Seehofer sprach sich dafür aus, künftig gv-Pflanzen allein auf
wissenschaftlicher Grundlage durch eine Fachbehörde zu
genehmigen. Eine politische Abstimmung unter den Mitgliedstaaten
oder in der EU-Kommission solle es dann nicht mehr geben. Deren
Aufgabe sei es, Rahmenbedingungen für die Nutzung von
gv-Pflanzen festzulegen wie Regeln zur Sicherung der Koexistenz
oder die Kennzeichnung. Seehofer regte an, bei der Zulassung von
gv-Pflanzen künftig wie bei Arzneimitteln zu verfahren, wo eine
kompetente wissenschaftliche Behörde ohne Beteiligung der
Politik Entscheidungen treffe.
Auch bisher fallen Zulassungsentscheidungen über gv-Pflanzen und
den daraus hergestellten Lebens- und Futtermitteln auf Grundlage
einer wissenschaftlichen Sicherheitsbewertung durch die
Europäische Behörde für Lebensmittelsicherheit (EFSA ). Ihre
Stellungnahme fließt in den Entscheidungsvorschlag ein, der von
der EU-Kommission ausgearbeitet wird. Bei der erforderlichen
Abstimmung im Ministerrat blockieren sich die in dieser Frage
tief zerstrittenen Mitgliedstaaten gegenseitig: Bisher wurde in
keinem Fall die erforderliche qualifizierte Mehrheit der
Mitgliedstaaten erreicht. In solchen Fällen sehen die
EU-Verträge vor, dass die EU-Kommission über die Zulassung
entscheidet. Sie ist dabei an die wissenschaftliche
Stellungnahme der EFSA gebunden.
Hintergrund für Seehofers Vorschläge sind auch die aktuellen
Kontroversen innerhalb der EU-Kommission über die
Anbau-Zulassung der beiden gv-Maislinien Bt11 und 1507.

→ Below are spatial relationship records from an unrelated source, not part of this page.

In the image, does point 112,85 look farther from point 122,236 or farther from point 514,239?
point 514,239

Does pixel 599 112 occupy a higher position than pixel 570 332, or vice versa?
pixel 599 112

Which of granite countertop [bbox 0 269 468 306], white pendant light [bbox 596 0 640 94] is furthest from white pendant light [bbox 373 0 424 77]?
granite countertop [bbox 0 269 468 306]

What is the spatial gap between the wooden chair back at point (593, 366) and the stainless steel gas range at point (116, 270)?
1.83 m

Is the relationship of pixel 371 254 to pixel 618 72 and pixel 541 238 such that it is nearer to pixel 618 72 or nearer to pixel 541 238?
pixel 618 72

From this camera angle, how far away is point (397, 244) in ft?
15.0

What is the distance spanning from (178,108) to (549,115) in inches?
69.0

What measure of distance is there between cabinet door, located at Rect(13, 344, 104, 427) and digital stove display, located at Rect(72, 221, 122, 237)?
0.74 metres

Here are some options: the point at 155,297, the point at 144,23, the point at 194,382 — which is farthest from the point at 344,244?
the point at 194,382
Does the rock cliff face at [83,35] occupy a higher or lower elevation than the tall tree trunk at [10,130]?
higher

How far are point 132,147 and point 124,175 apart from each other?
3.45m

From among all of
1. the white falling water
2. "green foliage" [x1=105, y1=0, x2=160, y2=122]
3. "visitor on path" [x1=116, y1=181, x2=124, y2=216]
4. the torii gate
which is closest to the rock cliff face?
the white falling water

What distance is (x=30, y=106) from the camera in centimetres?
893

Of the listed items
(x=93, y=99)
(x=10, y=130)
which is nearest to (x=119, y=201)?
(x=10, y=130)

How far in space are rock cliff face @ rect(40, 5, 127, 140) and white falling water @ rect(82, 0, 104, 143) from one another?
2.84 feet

EU-Umweltkommissar Stavros Dimas hatte öffentlich erklärt, die
Zulassung nicht zu erteilen und sich dabei über das
wissenschaftliche Gutachten der EFSA hinwegzusetzen. Anders als
die Experten der Behörde hat Dimas Zweifel an der
Umweltverträglichkeit der beiden gv-Maislinien. Die Mehrheit der
EU-Kommissare will Dimas jedoch nicht folgen. Nun soll innerhalb
der Kommission über eine gemeinsame Linie verhandelt werden.
"Der eine Kommissar sagt, es ist in Ordnung, der andere nicht.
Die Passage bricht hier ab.